START Supplied passage

The 2017 CEDIA Expo incorporated all sorts of diverse technologies and specialties, from audio and video to home automation and more. While walking the show, I found a lot of interesting products that didn’t fit into the product categories I was covering, but that I thought deserved attention. Here are a few of them, with all prices in USD.
The Terrestrial Line Array represents a collaboration between Bang & Olufsen and Origin Acoustics. It’s a line-array speaker intended for outdoor use. The line array makes sense outdoors, where so much sound power is lost to the open air (because a line array’s vertical dispersion is limited, it produces considerably more useable output than a conventional speaker at the same distance). It’s a 70V system, which means numerous speaker cubes can be daisy-chained. An array can consist of two to six cubes; using more cubes results in a greater line-array effect. Each cube incorporates a 5" full-range driver. The arrays can be attached to a ground spike or to a wall, and can also be hung. Pricing has not yet been determined.
I didn’t devote much attention to soundbars, a category that could have filled yet another column in my 2017 CEDIA Expo coverage, but I couldn’t finish my coverage without showing you the Klipsch Heritage Soundbar, which obviously looks radically different from any other product in the genre. It’s available in four wood finishes (Cherry, Walnut, Black Ash, and Stressed Oak), as well as in custom materials and finishes, and with a variety of retro-styled grilles. The Heritage Soundbar is a passive model, with speakers for left, center, and right channels; each channel gets two 4" midrange-woofers and a 1" horn tweeter. The length of the soundbar can be customized to fit the width of your TV. It’s built in Hope, Arkansas, and is expected to cost about $2000.
Monoprice’s Monolith M300 earphones look almost identical to the Audeze iSine10 earphones I recently raved about, but at $149 they’re only one-third of the price. Each earpiece has a 28mm planar-magnetic driver. A Monoprice rep told me they’re voiced to be a little brighter than the iSine10s, with more extended and detailed treble. They’re expected to start selling in the first week of October.
The Monolith M565 was Monoprice’s other shockingly affordable planar-magnetic headphone model shown at the 2017 Expo. At $199, the M565s cost $100 less than most entry-level planars, but its earcups are smaller and lighter than the ones used on most planar-magnetic headphones, and the driver in each earcup measures 66mm -- much smaller than the 106mm drivers used in the company’s $299 M1060 headphones, although I didn’t notice any lack of bass response when I listened to them.
I’m not thrilled that NEAR’s IG44.1 Nearscapes outdoor speakers remind me of Jar Jar Binks’s eyes, but acoustically, the design of this on-ground speaker makes sense because it projects sound up and away from the ground. The Nearscapes can be run as 16-ohm speakers or as 70V speakers, for use in huge daisy-chained outdoor speaker systems. A system with four speakers and an in-ground sub costs $3744. The same system with a DSP-controlled 350Wpc stereo amp costs $4744; the DSP features include parametric EQ, delay, and limiting.

END Supplied passage

Directions >>
In the CEDIA Expo report, where is the Klipsch Heritage Soundbar built? The data that come next are separate from the CEDIA Expo report.

START Given information

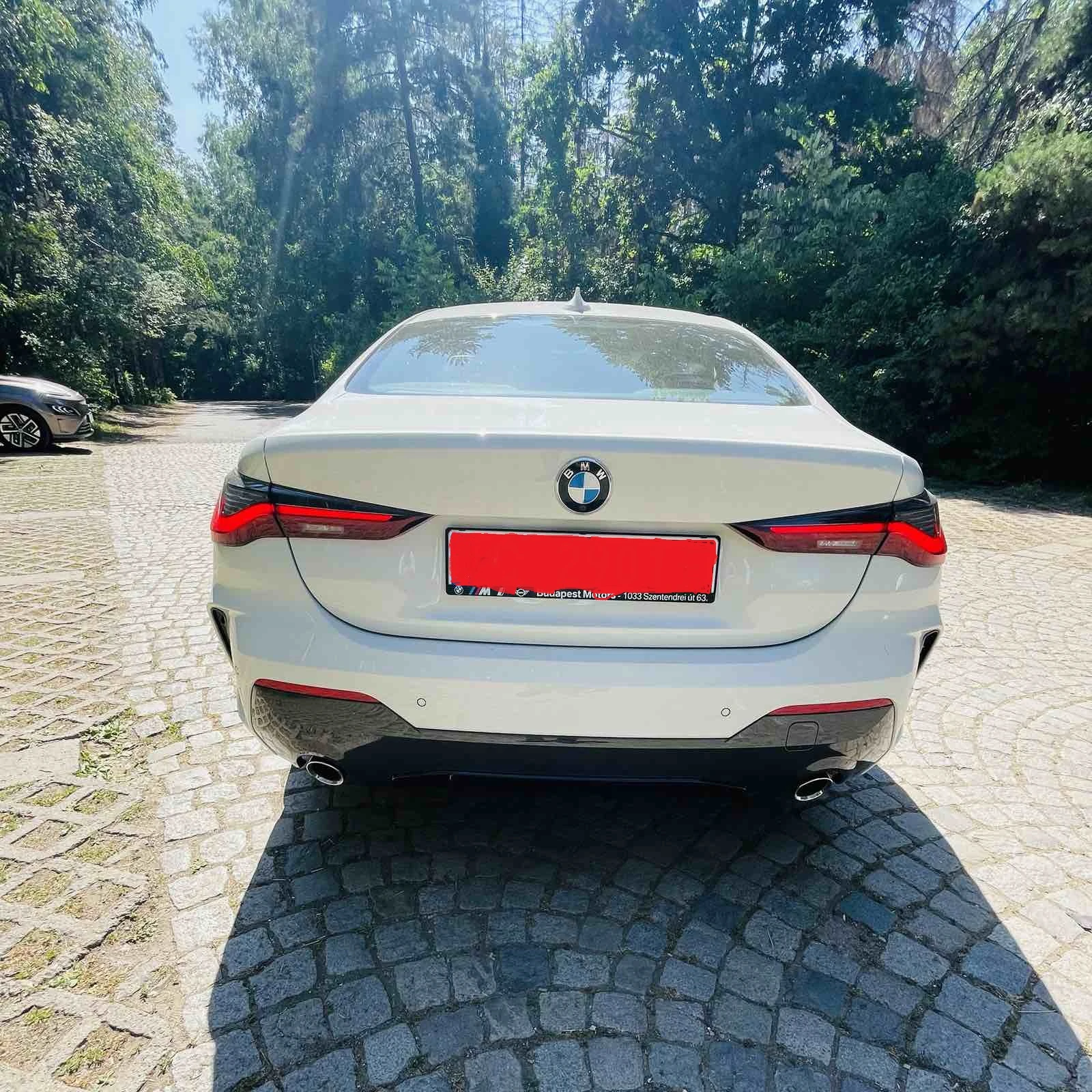 BMW 420 Coupe Xdrive - изображение 3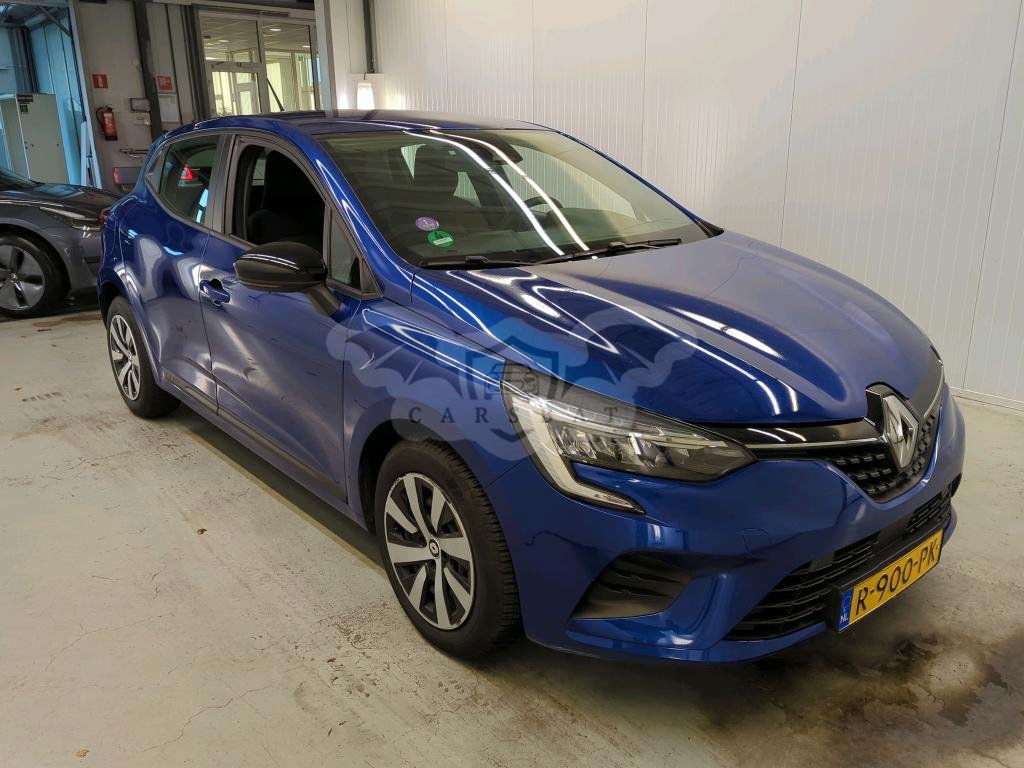 Renault Clio 1.0 Tce Zen 2022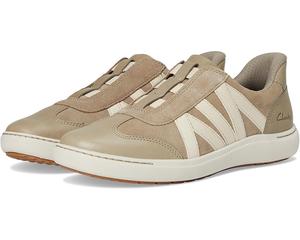 Женские кроссовки Clarks Nalle Tess, Stone Combi Leather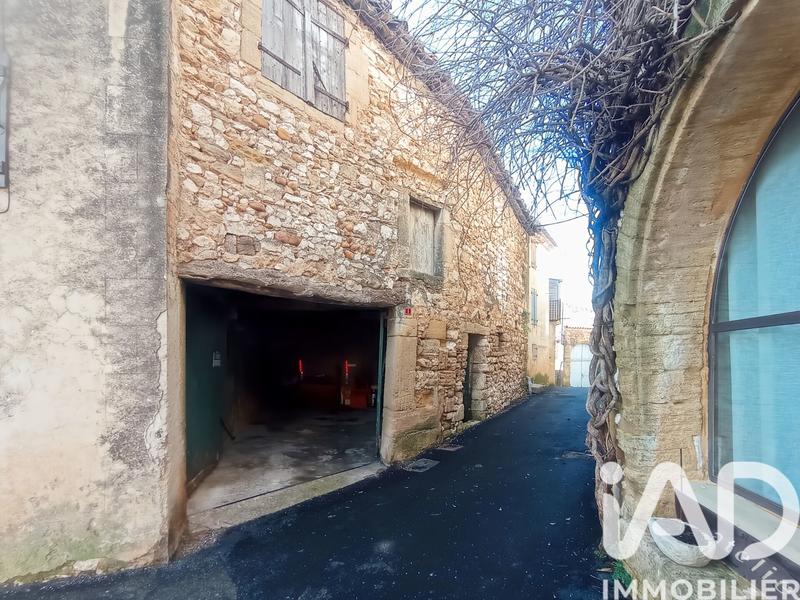 Ferme - 44 m² - 1 pièce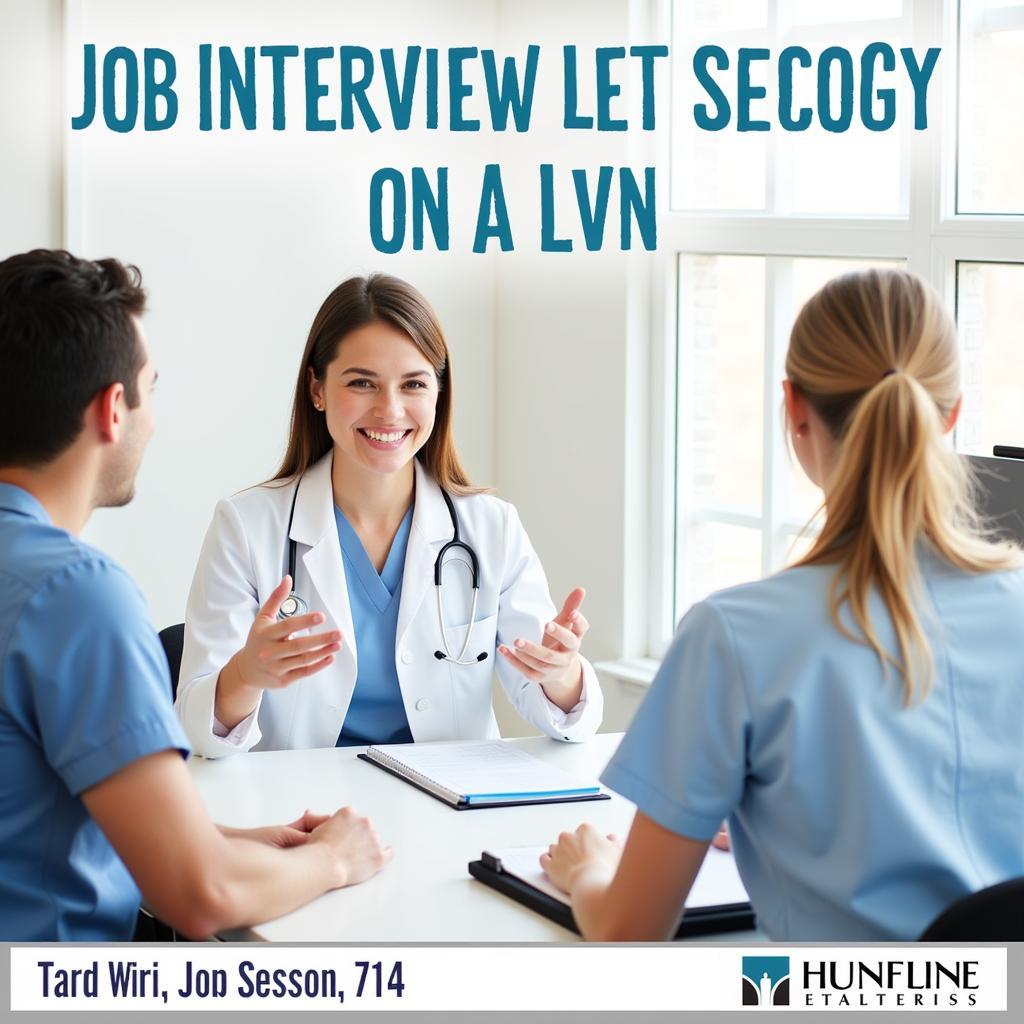 LVN Job Interview Tips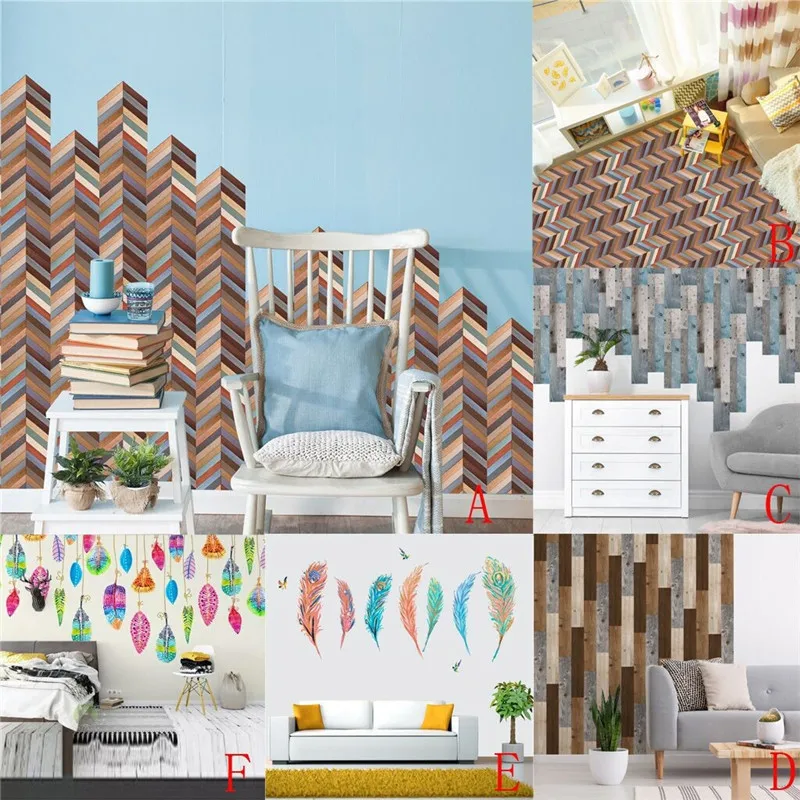 3D Wall Paper Brick Stone Rustic Effect Wallpaper Self-adhesive Wall Sticker Home Decor For Bedroom Living room Wall Sticker &
3D Wall Paper Brick Stone Rustic Effect Wallpaper Self-adhesive Wall Sticker Home Decor For Bedroom Living room Wall Sticker &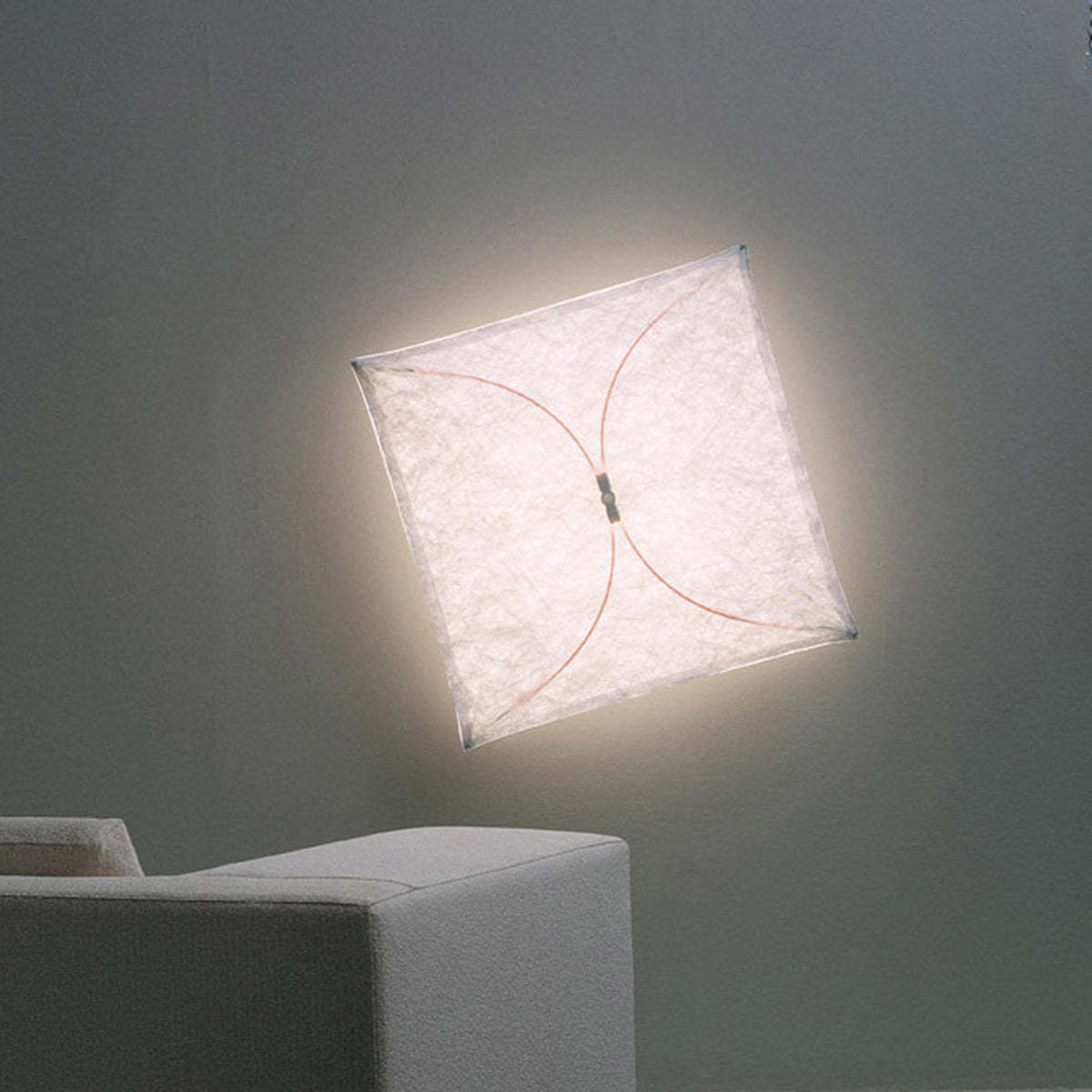 Hakka Kite Wall Light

END Given information

Expected answer >>
In Hope, Arkansas.